| Your objective |
The exercise calls for a faithful copy of all the data.
▬▬▬
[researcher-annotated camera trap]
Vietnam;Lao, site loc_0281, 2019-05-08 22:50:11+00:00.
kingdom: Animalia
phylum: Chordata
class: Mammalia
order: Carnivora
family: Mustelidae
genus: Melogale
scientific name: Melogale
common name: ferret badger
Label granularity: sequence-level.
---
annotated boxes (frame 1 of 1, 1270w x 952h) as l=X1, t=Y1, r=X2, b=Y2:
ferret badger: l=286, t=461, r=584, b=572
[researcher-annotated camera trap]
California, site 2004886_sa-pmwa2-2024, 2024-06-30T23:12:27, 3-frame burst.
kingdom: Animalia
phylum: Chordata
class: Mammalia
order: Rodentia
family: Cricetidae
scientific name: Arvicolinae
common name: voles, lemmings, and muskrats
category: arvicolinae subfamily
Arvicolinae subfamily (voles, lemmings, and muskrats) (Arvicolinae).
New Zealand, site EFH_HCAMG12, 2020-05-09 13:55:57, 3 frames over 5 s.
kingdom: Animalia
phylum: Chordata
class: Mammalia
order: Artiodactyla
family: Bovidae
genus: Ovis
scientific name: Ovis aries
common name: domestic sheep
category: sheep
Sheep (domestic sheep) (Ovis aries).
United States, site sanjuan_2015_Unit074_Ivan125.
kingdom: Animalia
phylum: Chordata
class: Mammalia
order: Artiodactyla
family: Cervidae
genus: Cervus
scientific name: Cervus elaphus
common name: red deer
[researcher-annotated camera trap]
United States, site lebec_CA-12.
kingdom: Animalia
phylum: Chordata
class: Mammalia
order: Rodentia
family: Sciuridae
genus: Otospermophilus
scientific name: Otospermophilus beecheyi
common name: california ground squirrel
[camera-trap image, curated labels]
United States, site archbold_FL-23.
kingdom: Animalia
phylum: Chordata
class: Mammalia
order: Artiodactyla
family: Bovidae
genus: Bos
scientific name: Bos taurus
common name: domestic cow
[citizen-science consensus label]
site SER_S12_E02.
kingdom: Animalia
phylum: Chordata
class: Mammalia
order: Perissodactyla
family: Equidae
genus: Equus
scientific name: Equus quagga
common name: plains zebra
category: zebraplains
▬▬▬
| Reply to the task |
[researcher-annotated camera trap]
Vietnam;Lao, site loc_0281, 2019-05-08 22:50:11+00:00.
kingdom: Animalia
phylum: Chordata
class: Mammalia
order: Carnivora
family: Mustelidae
genus: Melogale
scientific name: Melogale
common name: ferret badger
Label granularity: sequence-level.
---
annotated boxes (frame 1 of 1, 1270w x 952h) as l=X1, t=Y1, r=X2, b=Y2:
ferret badger: l=286, t=461, r=584, b=572
[researcher-annotated camera trap]
California, site 2004886_sa-pmwa2-2024, 2024-06-30T23:12:27, 3-frame burst.
kingdom: Animalia
phylum: Chordata
class: Mammalia
order: Rodentia
family: Cricetidae
scientific name: Arvicolinae
common name: voles, lemmings, and muskrats
category: arvicolinae subfamily
Arvicolinae subfamily (voles, lemmings, and muskrats) (Arvicolinae).
New Zealand, site EFH_HCAMG12, 2020-05-09 13:55:57, 3 frames over 5 s.
kingdom: Animalia
phylum: Chordata
class: Mammalia
order: Artiodactyla
family: Bovidae
genus: Ovis
scientific name: Ovis aries
common name: domestic sheep
category: sheep
Sheep (domestic sheep) (Ovis aries).
United States, site sanjuan_2015_Unit074_Ivan125.
kingdom: Animalia
phylum: Chordata
class: Mammalia
order: Artiodactyla
family: Cervidae
genus: Cervus
scientific name: Cervus elaphus
common name: red deer
[researcher-annotated camera trap]
United States, site lebec_CA-12.
kingdom: Animalia
phylum: Chordata
class: Mammalia
order: Rodentia
family: Sciuridae
genus: Otospermophilus
scientific name: Otospermophilus beecheyi
common name: california ground squirrel
[camera-trap image, curated labels]
United States, site archbold_FL-23.
kingdom: Animalia
phylum: Chordata
class: Mammalia
order: Artiodactyla
family: Bovidae
genus: Bos
scientific name: Bos taurus
common name: domestic cow
[citizen-science consensus label]
site SER_S12_E02.
kingdom: Animalia
phylum: Chordata
class: Mammalia
order: Perissodactyla
family: Equidae
genus: Equus
scientific name: Equus quagga
common name: plains zebra
category: zebraplains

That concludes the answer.